[Numpy-discussion] how to use argsort result?
Pau Gargallo
pau.gargallo at gmail.com
Thu Jul 13 07:09:07 CDT 2006
On 7/13/06, Travis Oliphant <oliphant.travis at ieee.org> wrote:
> Pau Gargallo wrote:
> > On 7/12/06, Victoria G. Laidler <laidler at stsci.edu> wrote:
> >
> >> Hi,
> >>
> >> Pardon me if I'm reprising an earlier discussion, as I'm new to the list.
> >>
> >> But is there a reason that this obscure syntax
> >>
> >> A[arange(2)[:,newaxis],indexes]
> >>
> >> A[arange(A.shape[0])[:,newaxis],indexes]
> >>
> >> is preferable to the intuitively reasonable thing that the Original
> >> Poster did?
> >>
> >> A[indexes]
> >>
> >>
> >
> > i don't think so.
> > The obscure syntax is just a way you can solve the problem with the
> > current state of NumPy.
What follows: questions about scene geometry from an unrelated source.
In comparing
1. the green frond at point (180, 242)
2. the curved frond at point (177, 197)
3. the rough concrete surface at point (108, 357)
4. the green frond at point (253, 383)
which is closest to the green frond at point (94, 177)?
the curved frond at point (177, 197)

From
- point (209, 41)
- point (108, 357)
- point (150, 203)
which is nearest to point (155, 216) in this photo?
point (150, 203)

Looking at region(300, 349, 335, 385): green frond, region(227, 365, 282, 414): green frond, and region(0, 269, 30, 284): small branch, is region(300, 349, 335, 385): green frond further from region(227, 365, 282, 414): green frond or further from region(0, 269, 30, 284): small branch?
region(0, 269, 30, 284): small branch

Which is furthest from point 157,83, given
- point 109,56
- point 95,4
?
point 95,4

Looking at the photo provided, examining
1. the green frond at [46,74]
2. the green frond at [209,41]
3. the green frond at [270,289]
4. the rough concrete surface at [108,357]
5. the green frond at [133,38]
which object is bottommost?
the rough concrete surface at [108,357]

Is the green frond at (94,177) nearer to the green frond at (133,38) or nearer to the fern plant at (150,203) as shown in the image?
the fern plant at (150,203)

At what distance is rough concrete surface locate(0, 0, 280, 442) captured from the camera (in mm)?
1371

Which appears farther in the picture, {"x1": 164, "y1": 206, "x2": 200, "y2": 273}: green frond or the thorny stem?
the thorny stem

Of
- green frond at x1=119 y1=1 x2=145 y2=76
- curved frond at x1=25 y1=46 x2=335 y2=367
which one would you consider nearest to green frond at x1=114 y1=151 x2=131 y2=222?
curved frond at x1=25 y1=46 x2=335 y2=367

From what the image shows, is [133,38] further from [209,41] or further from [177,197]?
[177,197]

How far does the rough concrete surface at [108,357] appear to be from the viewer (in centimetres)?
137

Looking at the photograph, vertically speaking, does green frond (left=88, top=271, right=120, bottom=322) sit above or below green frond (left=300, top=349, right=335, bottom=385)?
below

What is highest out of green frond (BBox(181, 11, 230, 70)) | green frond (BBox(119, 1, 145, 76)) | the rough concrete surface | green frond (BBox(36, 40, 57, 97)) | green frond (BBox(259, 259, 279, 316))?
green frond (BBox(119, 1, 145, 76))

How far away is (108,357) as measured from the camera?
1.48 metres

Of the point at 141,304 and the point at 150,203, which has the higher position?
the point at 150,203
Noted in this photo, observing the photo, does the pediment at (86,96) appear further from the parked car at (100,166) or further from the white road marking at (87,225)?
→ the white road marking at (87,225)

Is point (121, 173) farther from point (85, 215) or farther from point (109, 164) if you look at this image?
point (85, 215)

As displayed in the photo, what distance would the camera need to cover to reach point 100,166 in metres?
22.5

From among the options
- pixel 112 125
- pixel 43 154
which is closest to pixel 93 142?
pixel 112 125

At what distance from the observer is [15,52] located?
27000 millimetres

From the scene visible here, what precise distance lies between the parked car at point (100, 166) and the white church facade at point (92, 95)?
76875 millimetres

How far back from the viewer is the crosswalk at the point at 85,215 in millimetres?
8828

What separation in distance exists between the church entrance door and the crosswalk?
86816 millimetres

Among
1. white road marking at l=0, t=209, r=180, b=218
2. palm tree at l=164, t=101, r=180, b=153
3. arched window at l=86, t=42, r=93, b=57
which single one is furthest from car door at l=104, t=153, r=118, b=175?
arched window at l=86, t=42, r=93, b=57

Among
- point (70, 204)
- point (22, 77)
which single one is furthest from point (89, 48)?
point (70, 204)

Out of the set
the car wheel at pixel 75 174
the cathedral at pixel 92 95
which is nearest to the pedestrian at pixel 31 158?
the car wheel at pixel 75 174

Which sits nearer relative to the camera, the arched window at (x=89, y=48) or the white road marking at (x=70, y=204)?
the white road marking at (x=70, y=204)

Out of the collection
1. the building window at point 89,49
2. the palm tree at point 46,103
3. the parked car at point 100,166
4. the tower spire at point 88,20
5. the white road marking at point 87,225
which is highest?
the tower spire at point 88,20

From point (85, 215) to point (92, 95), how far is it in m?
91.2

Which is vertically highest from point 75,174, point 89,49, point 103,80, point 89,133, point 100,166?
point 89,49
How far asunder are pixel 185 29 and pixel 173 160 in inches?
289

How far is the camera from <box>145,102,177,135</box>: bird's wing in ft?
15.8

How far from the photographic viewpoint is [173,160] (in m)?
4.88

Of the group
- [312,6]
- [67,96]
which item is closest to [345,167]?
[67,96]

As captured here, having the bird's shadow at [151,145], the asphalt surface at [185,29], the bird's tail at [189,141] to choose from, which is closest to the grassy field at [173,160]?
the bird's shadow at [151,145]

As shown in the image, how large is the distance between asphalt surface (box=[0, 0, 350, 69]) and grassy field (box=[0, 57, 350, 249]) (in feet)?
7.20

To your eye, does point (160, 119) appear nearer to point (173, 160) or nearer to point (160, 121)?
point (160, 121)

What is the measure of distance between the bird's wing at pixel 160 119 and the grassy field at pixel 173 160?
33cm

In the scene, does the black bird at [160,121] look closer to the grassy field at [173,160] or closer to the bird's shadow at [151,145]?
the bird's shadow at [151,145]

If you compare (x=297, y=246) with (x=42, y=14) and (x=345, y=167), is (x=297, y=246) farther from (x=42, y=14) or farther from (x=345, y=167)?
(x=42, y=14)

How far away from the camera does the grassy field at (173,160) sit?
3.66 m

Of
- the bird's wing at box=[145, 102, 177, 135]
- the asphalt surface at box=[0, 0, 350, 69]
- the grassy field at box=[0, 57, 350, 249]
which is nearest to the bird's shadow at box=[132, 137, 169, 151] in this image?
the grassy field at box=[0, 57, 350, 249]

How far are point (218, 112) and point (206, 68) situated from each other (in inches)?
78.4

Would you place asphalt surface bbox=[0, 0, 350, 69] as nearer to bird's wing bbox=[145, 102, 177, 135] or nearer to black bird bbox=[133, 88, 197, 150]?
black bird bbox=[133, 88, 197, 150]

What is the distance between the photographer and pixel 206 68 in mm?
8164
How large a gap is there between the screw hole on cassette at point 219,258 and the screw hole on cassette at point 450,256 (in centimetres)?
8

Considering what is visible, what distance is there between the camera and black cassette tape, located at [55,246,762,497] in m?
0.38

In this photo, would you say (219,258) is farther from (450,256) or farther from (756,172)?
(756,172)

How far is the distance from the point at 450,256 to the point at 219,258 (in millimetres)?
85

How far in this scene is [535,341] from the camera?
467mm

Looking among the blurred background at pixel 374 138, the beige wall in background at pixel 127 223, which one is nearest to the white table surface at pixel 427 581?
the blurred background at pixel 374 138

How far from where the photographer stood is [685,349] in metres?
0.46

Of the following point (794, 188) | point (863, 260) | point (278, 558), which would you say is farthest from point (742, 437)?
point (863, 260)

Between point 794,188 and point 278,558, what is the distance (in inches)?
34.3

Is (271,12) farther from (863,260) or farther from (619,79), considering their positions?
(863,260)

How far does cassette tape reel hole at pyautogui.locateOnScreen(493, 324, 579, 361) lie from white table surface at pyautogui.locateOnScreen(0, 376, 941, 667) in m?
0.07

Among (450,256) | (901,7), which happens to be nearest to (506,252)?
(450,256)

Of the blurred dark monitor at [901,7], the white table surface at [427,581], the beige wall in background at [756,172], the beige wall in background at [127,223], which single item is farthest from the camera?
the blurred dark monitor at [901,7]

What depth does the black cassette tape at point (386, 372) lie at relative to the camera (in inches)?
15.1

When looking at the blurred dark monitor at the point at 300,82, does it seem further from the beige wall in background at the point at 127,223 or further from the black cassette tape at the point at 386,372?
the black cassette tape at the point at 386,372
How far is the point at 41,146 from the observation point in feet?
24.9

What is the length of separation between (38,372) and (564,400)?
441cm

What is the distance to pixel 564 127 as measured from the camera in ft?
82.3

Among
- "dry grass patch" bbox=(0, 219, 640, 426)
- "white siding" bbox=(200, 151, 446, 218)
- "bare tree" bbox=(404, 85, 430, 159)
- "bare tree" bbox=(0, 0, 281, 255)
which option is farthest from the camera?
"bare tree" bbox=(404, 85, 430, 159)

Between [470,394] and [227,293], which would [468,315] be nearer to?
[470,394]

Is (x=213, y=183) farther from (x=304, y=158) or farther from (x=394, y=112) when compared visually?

Of course, a more clearer syntax would be
> > better, but for this, something in NumPy should be changed.
> >
> > This other syntax is longer but clearer:
> > ind = indices(A.shape)
> > ind[ax] = A.argsort(axis=ax)
> > A[ind]
> >
> > Which brings me to the question:
> >
> > Would it be reasonable if argsort returned the complete tuple of
> > indices, so that
> > A[A.argsort(ax)] would work ?
> >
> >
> I think this is reasonable. We would need a way for the argsort()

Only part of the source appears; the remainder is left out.